• PROMPT: Needed from the entries below: every line that holds the word "States".

Records drawn from a dataset:
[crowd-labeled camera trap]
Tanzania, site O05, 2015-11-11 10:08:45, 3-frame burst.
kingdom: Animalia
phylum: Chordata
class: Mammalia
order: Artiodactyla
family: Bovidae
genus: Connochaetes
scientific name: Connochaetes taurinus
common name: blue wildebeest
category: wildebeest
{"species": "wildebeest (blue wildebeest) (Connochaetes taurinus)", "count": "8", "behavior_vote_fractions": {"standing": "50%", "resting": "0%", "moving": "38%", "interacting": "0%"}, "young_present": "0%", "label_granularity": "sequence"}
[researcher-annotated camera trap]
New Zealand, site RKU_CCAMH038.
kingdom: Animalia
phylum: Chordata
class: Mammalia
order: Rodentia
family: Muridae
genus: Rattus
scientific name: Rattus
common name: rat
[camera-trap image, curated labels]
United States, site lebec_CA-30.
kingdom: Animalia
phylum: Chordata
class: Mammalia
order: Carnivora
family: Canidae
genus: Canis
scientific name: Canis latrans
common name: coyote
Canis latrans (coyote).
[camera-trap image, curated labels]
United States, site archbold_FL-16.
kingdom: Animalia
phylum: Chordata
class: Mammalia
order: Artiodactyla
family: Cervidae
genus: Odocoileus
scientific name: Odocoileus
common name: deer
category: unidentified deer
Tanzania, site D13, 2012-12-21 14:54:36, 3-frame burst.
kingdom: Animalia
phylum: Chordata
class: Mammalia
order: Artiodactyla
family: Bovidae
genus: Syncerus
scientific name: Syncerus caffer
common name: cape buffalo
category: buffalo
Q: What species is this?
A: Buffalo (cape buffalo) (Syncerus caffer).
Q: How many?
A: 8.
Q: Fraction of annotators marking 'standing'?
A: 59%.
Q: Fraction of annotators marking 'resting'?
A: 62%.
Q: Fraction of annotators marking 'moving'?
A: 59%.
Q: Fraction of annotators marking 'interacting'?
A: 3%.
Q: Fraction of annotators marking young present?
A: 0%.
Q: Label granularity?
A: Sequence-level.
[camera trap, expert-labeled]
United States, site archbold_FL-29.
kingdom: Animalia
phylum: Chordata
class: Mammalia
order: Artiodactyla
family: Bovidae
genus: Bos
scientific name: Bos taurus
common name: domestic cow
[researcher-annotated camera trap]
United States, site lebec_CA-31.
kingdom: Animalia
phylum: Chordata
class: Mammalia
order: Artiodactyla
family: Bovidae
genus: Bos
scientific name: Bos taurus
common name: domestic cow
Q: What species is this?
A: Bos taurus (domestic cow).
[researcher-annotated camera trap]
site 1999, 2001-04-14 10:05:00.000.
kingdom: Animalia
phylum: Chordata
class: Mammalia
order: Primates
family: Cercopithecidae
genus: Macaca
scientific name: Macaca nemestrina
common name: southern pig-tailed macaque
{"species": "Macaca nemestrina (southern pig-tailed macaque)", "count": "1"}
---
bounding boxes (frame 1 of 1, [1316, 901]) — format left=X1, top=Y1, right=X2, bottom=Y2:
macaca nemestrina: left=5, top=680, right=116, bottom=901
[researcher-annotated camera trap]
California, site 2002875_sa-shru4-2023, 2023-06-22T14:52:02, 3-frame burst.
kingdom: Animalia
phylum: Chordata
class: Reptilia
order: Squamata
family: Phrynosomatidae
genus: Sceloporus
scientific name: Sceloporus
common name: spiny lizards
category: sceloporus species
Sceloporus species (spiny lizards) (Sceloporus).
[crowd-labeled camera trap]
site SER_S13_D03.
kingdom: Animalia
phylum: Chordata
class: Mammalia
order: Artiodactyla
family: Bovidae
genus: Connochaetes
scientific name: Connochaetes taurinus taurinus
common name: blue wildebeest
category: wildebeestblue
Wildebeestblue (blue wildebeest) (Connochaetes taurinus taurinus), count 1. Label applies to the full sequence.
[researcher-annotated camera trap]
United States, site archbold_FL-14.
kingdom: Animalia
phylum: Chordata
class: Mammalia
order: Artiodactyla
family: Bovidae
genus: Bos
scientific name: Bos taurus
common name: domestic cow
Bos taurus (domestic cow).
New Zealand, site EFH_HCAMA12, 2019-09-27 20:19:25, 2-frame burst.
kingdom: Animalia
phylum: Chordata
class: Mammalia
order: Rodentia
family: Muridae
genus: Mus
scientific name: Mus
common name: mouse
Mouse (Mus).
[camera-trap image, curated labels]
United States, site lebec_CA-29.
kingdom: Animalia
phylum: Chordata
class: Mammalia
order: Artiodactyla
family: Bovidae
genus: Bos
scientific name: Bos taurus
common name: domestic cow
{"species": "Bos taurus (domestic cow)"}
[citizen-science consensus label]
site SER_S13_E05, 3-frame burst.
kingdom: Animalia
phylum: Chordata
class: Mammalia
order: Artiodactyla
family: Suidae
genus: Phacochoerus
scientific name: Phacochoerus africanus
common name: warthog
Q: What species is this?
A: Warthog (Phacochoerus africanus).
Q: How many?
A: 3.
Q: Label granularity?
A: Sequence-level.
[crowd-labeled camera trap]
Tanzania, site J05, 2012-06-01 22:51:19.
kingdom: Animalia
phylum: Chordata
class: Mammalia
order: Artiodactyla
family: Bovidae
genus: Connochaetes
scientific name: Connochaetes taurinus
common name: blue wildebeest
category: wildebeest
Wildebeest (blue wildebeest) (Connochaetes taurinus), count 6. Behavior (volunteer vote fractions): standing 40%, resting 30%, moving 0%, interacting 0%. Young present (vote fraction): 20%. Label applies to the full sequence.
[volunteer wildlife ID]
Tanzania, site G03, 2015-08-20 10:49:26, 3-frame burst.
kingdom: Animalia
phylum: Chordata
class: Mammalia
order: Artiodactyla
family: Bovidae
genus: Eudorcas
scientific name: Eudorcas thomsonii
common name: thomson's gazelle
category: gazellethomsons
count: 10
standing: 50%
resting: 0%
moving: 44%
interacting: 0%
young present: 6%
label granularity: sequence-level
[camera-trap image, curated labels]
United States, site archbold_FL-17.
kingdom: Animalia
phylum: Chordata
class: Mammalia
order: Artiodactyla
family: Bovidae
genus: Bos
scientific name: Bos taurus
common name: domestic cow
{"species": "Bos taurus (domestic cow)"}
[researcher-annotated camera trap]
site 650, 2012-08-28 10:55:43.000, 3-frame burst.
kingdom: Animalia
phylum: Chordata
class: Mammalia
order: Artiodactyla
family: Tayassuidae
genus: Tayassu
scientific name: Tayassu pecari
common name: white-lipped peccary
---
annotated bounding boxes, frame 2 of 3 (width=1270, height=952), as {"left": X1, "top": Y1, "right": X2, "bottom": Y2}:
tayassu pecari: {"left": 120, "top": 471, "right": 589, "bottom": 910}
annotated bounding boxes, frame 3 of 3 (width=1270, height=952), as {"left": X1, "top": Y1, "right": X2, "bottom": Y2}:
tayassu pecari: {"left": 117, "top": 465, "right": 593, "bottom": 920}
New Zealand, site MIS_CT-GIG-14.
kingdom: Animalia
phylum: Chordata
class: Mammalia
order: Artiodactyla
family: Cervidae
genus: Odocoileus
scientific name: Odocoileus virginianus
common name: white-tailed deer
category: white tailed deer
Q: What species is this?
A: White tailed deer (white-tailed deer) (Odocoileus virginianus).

• OUTPUT FOR THIS TASK:
United States, site lebec_CA-30.
United States, site archbold_FL-16.
United States, site archbold_FL-29.
United States, site lebec_CA-31.
United States, site archbold_FL-14.
United States, site lebec_CA-29.
United States, site archbold_FL-17.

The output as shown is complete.